Business Planet went to Verona in Italy to find out more. We met visit a young garment business taking a socially conscious approach to its work. The clothes it sells were created and marketed by a social enterprise.
The idea behind the two-year-old Quid project is simple; take the material thrown away by the big textile producers of northern Italy, turn them into collections sell them. Their product retails in the company’s two shops under its own name and in several big stores in Italy. Quid’s turnover was 240,000 euros last and is expected to be 330,000 in 2015.
“Our product is a limited edition and has had a positive results on the market. Separately, we’ve set up partnerships with known brands in Italy, who have joined our project.,” said Anna Fiscal, Quid’s founder.
The intention is to develop these partnerships and create ready-to-wear
products for the Italian and wider European markets.
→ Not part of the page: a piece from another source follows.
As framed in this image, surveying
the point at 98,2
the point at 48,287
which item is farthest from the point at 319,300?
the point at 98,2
Other important elements; agreements have also been made with social cooperatives in Verona, and the project’s 15 workers are mainly women in situations of social insecurity.
One staffer, Emma, told us her story:
“I was in prison for an offence. I was there for two years. I learned a lot of things, including working with Anna and the other girls who showed me the project. That gave me the opportunity to leave prison and get a job.”
Social innovation is new projects, services or models that facilitate better responsiveness to the different social challenges of our society, as Xavier Le Mounier, Organiser of the European Social Innovation Competition explains:
“Actually, it covers all sectors. It can go from healthcare to education, inclusion. Last year, I met a team working on void building in Europe that they turned into business parts.”
The Quid project scooped one of the European Social Innovation awards a year ago. The competition is open to any new ideas to reduce unemployment and its harmful effects on society and the economy.
“You can get a prize of 50 000 euros, you can get support in terms of mentoring and coaching, you can find business partners, you can be networked, and may be find also clients,” says Le Mournier.
“For us, the key to success is the mix of social, environmental and market aspects. That gives an adaptable, competitive model to all businesses with a social conscience,” Fiscale declares, with no little pride.